PJSC INGRAD (ПAO Инград) is the investment and development holding company. The company's headquarters is located in Moscow.

The main activity is the development of residential and commercial real estate in Moscow and the Moscow region. The company specializes in the construction of residential quarters of comfort and business class.

Since 2018, Ingrad Group has been the title sponsor of Moscow Torpedo football club. Also, in 2018, Ingrad Group and Torpedo-Moscow Rugby Club signed a partnership agreement.

== Owners and management ==
The majority shareholder of the company is Rossium Concern. Ingrad Group shares are listed on the MICEX Stock Exchange.

Chairman of the Board of Directors of the company — Roman Avdeev.

CEO of Ingrad Group — Sergey Kachura.

== History ==

The company was established in 2012. In 2017, Concern Rossium LLC announced the merger of the development companies of PJSC Opin and JSC Ingrad into a single company PJSC Ingrad. The authorized capital of the combined company amounted to 41,2 billion rubles.

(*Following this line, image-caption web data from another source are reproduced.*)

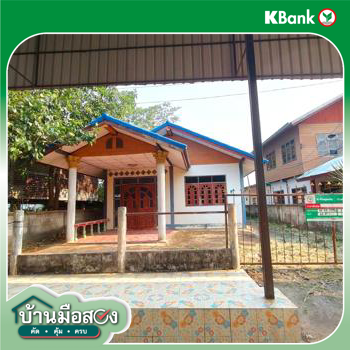 รูป บ้านเดี่ยว 62 ตร.วา โคกโพธิ์ไชย ขอนแก่น 810,000 - รูปที่ 28/30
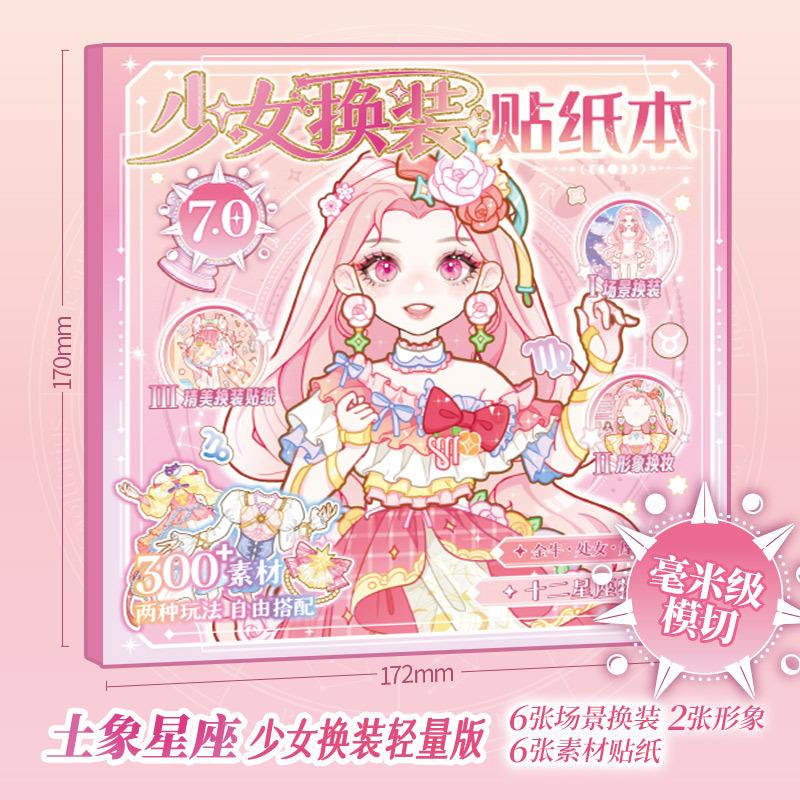 12-Sheet Cartoon Girl Dress-Up Sticker Book, DIY Scenery-Building Sticker Album for Creative Decoration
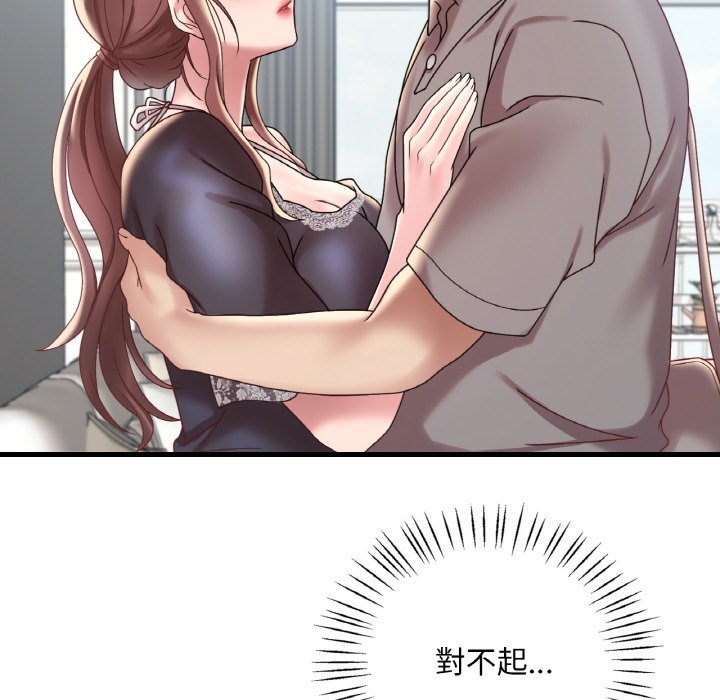 [韩国漫画] 想要拥有她/渴望占有她 剧情,熟女人妻,不伦#[212P]-61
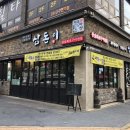 삼돈이 이미지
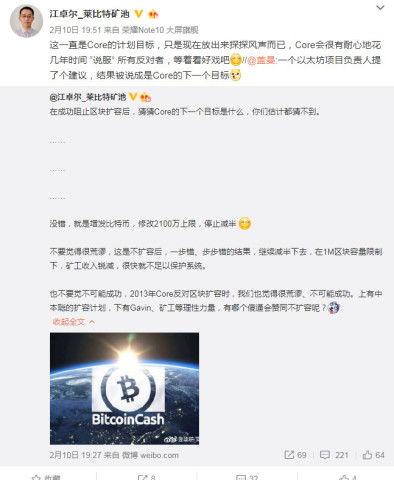 江卓尔最新微博爆料,揭秘娱乐圈惊人内幕！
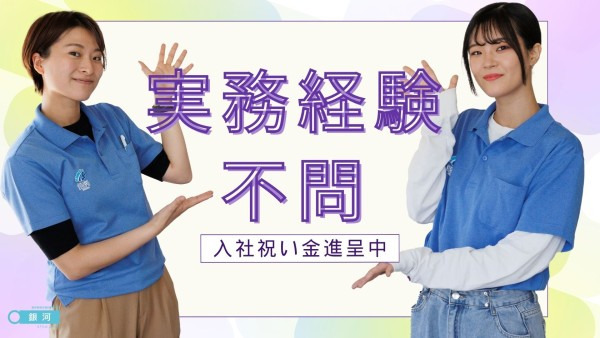 就労継続支援B型事業所 銀河 二俣川の写真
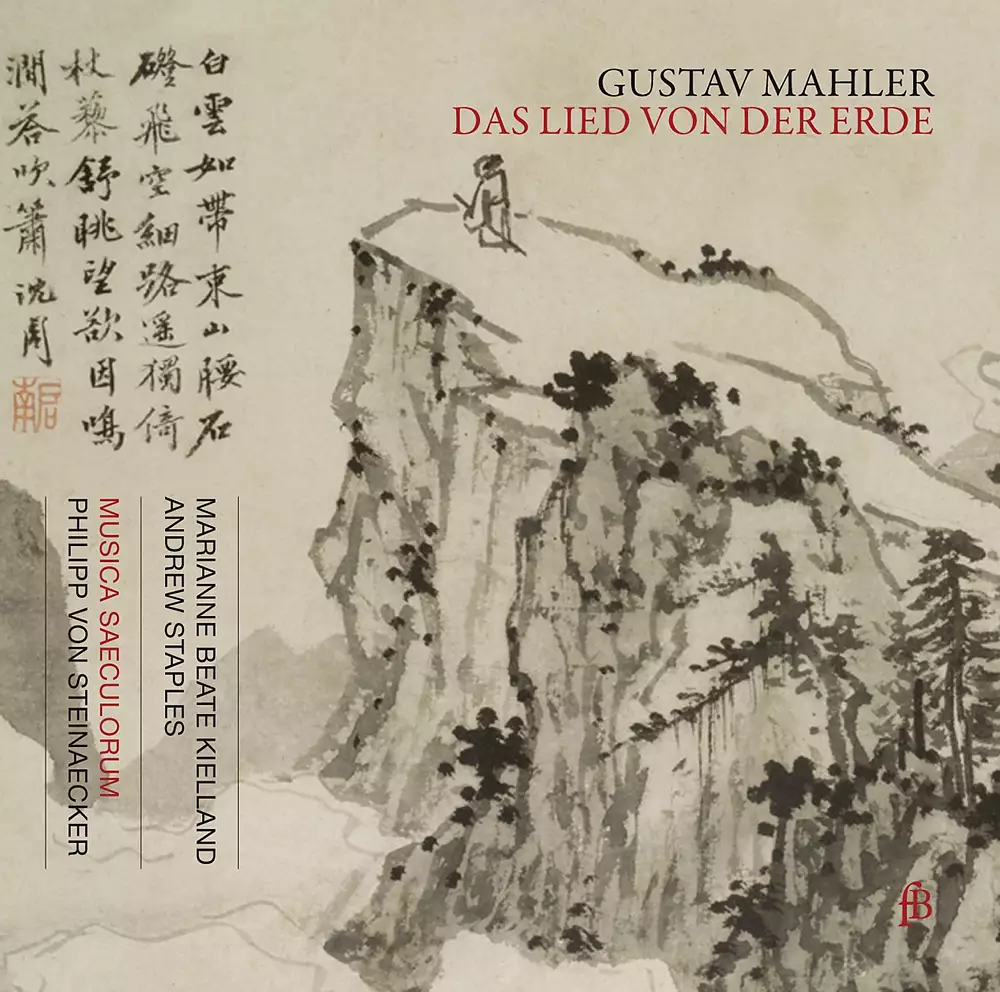 Mahler: Das Lied von der Erde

In 2019, according to the Forbes rating, the company for the first time led the 5 fastest-growing private business enterprises.

In 2021, the company was appropriated a BBB+ credit rating from the Analytical Credit Rating Agency ACRA based on "high estimates of profitability, liquidity and cash flow", NKR Agency assigned a credit rating A-.ru with a stable outlook.

According to the Unified Resource of Developers, as of July 2021, the company ranks 8th in the ranking of the largest developers of the Russian Federation in terms of current construction and 6th in the Moscow region.